“Retrato de Uma Senhora” (1881) é considerada a obra central do legado de Henry James. A mim serviu de porta de entrada, ficando a conhecer o mesmo, mas apesar de alguma admiração suscitada, deixou-me sem motivação para o continuar a ler. James realiza um trabalho soberbo de análise dos processos da consciência humana, na senda do que já nos tinha dado Balzac e Dostoiévski, capturando a nossa atenção ao longo de páginas e páginas de escalpelização dos mundos interiores dos seus personagens. Diga-se que James era irmão de William James, um dos grandes pioneiros da psicologia. O problema surge no conteúdo, nos personagens trabalhados, pela pertença à aristocracia, ou a uma burguesia muito próxima, que torna aquilo que se conta muito pouco interessante.
Existem temas interessantes, como a liberdade e o destino, nomeadamente no campo feminino, mas diga-se que é tudo muito estéril. A senhora, Isabel Archer, que veio dos EUA, dedica-se a passear pela Europa, diz querer ser livre, mas apenas busca alguém com quem casar. O primo, Ralph, que vive há muito em Inglaterra, aparentemente por ser doente, dedica-se a respirar, e como tem de respirar, passeia um pouco menos. Já a tia, vive em passeio pela Europa, enquanto vai maldizendo deste e daquele. Para o resto, existem criados e serviçais, mas desses não é preciso falar. Segundo James, os seus personagens vivem vidas muito complicadas, carregadas de decisões pesadas, que os impedem de desfrutar livremente das belezas de Veneza e Florença. Assim, o livro arrasta-se ao longo de centenas de páginas, pondo à prova a resistência dos mais pacientes, ainda que no final exista uma reviravolta que anima um pouco todo aquele universo.
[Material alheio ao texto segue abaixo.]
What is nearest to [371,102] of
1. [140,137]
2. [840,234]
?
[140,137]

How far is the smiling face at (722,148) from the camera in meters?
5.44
Reconheço que independentemente da classe social em que se vive o ser humano arranja sempre forma de viver angustiado. Veja-se o caso exposto em “La Familia Grande”. Mas quando se escreve uma obra com esta dimensão, 700 páginas, e com um aprofundamento psicológico deste calibre, espera-se que seja com o objetivo de ilustrar algo relevante para quem lê. Verdade que em 1881 só a alta burguesia e aristocracia deveriam ter tempo e literacia para se dedicarem à leitura. Mas a seguir por este caminho, James castrou o interesse das suas obras, o que me ajuda a compreender porque apesar do seu nome surgir amiúde em textos de análise crítica, as suas obras são bastante menos lidas e citadas que as de outros autores da mesma época.
Entretanto descobri que John Banville gosta tanto de Isabel Archer que passados 140 anos resolveu escrever uma continuação da história da heroína de James — “Mrs Osmond” (2017). Não me admira, já que não fiquei propriamente impressionado com o seu “O Mar” (2005) que ganhou o Booker.